Optometry: Open Access
Open Access

Fungal keratitis; Voriconazole; Eye drops

Introduction

Fungal keratitis is a sight-threatening infection of the cornea that primarily affects individuals with compromised ocular surfaces. The limited efficacy of conventional therapies has prompted the investigation of new treatment modalities. Voriconazole eye drops have gained attention due to their broad-spectrum antifungal activity and potential for improved outcomes [1]. The inflammatory disorders of the eye parts are the manifestations of the bacterial, fungal and viral infections. Fungal keratitis is one of the major causes of ophthalmic mycosis, accounting for more than 50% of proven ophthalmic mycoses in some countries. Fungal keratitis is usually characterized by a corneal epithelial defect and inflammation of the corneal stroma. If untreated, fungal keratitis can lead to corneal scarring and vision loss. Fungal keratitis is most common in tropical regions and developing countries, where it constitutes over 50% of keratitis. The ultimate goal in the treatment of fungal keratitis is to conserve vision. This requires timely diagnosis of the infection and administration of the appropriate antifungal therapy. Voriconazole is a novel second generation triazole derivative of fluconazole with excellent broad spectrum activity commercially available for oral and intravenous administration. Systemic administration of voriconazole is associated with adverse effects including cardiac arrhythmias, visual disturbances, acute renal impairment, and hepatic abnormalities. Voriconazole has broad in vitro antifungal activity against yeasts and molds, including a wide range of less common pathogens [2].

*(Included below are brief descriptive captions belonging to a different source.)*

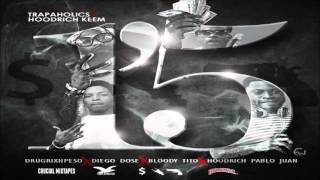 [3.50 MB] Hoodrich Pablo Juan - Bricks (Feat. Drug Rixh Pe$o, Bloody Tito & Diego Dose) [1'5] [2016]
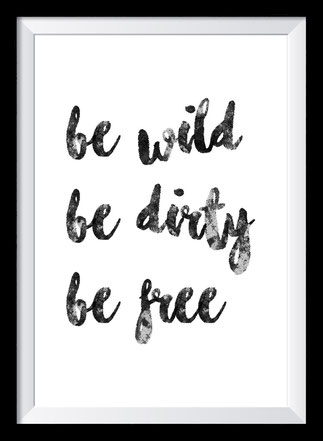 Typografie Poster Inspiration, be wild be dirty be free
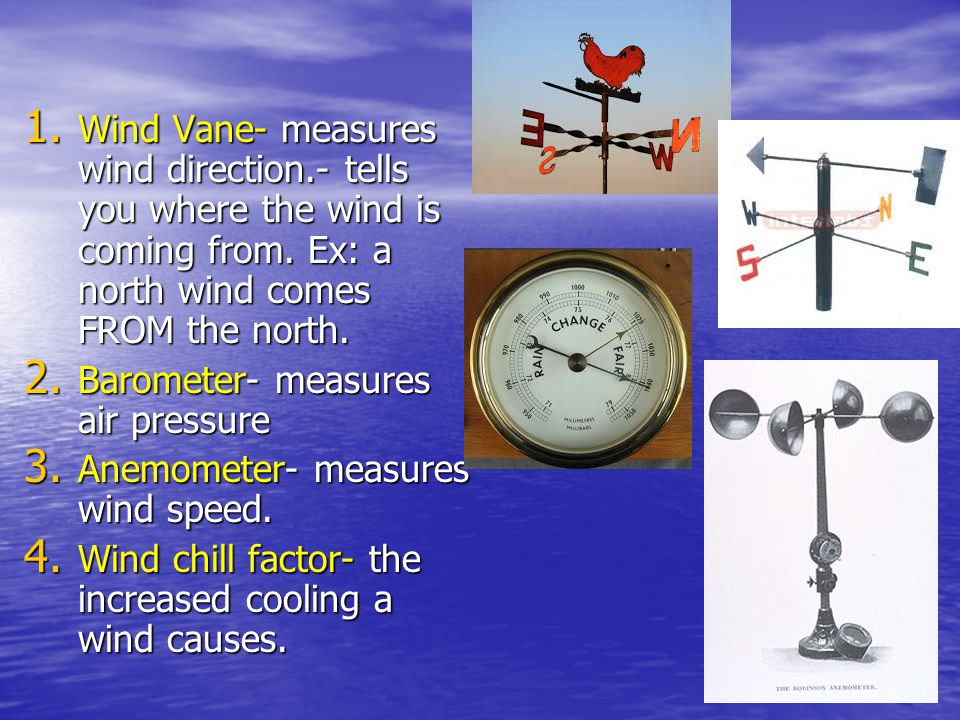 Wind Vane- measures wind direction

Voriconazole is widely used for the treatment of FK, but there is still no commercial ophthalmic formulation approved by the FDA or the European Medicines Agency (EMA). Only formulations marketed and approved for oral and intravenous routes are available. For this reason, hospital pharmacy departments must reformulate voriconazole formulations intended for other administration routes, usually intravenous [3]. These formulations are reconstituted with ophthalmic buffers, but their toxicity, bioavailability, and stability remain unknown in most cases. Moreover, the high nasolacrimal drainage leads to short ocular permanence and to the systemic absorption of the formulation that may trigger side effects [4].

The severity of FK is aggravated by the emergence of resistant fungal species. Antifungal combination therapy is more useful than monotherapy in antifungal-resistant fungi infections. For this reason, several studies have been conducted to evaluate different antifungals combinations or combinations between antifungals and other drugs. Ocular formulations must also be designed considering excipients that are safe for ophthalmic administration and that enhance the formulation properties [5]. The use of cyclodextrins might be considered a suitable approach to improve drug solubility. Moreover, according to the EMA, some cyclodextrins, such as 2-hydroxypropyl-β-cyclodextrin, have demonstrated ophthalmic safety, as well as improved drug permanence on the ocular surface and transcorneal permeability.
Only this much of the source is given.